Multimedia 450 is an immersion into contemporary concepts and practice of multimedia forms. Students work independently on advanced projects with regular critiques and discussion that emphasize aesthetic, social, cultural, and technological issues relevant to multimedia practice. Topics and issues will be researched and discussed in class based on readings by contemporary artists, designers, engineers and other practitioners of multimedia.

Course Objectives

The main objective of the course is for students to carry out and complete an independent project of their own choosing. Students are assumed to have learned design, production, and technical skills required to create a senior level, capstone project. Class time is used for critique and immersion in contemporary issues, in which students research and analyze advanced concepts for class discussion.


Week 1 - January 10

Introductions, course overview, Blog notebook

Assignments:
-- Project: research
-- Reading: Eduardo Kac, “Telepresence Art
-- Artworks: Ken Goldberg, “Telegarden”; Eduardo Kac, “Ornitorrinco in Eden


Week 2 - January 24

Topic for discussion: Telepresence

A computer-generated environment consisting of interactive simulations and computer graphics in which a human being experiences being present in a remote location.
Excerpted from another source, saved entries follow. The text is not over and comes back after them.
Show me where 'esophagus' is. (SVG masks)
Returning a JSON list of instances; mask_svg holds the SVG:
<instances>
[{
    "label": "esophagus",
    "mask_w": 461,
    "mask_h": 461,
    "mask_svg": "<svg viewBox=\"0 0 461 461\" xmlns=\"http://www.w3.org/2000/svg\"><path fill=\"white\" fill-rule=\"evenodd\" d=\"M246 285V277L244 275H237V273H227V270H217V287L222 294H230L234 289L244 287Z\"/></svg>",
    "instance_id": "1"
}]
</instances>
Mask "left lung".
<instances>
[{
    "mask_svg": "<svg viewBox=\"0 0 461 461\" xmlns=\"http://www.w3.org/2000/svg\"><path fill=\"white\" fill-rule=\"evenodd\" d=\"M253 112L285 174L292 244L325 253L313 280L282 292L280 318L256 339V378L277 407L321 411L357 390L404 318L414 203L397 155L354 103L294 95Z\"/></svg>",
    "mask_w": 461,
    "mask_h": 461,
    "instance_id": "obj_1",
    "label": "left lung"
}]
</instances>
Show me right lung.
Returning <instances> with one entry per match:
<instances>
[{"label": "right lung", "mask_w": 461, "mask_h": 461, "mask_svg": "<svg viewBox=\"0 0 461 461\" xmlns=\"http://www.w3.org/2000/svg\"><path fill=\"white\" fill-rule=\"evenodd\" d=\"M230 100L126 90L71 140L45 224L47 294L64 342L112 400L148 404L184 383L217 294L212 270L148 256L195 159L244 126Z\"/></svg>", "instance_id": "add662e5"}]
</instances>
For more information.

Presentations (readings + artworks)
Preliminary project proposals

Assignments:
-- Project- proposal
-- Reading - Char Davies, “Changing Space: Virtual Reality as an Arena for Embodied Being (Multimedia: From Wagner to Virtual Reality)
-- Artworks - Char Davies, Osmose; Jeffrey Shaw, Configuring the Cave


Week 3 - January 31

Topic for discussion: Virtual Reality

A computer-generated environment which simulates reality sufficiently for the human senses to experience it.

Presentation: (readings + artworks)
Projects: Final project proposals

Assigments:
-- Project – sketches
-- Reading – Marcos Novak, Liquid Architectures (Multimedia: From Wagner to Virtual Reality)
-- Artworks – works/theory by Marcos Novak : Liquid Architectures , Loss of Inscription


Week 4 - February 7

Topic for discussion: Digital & Fluid Architectures

Architectural concepts that take form in digital space, enabling navigation, speed, and structural chacteristics not possible in the physical world.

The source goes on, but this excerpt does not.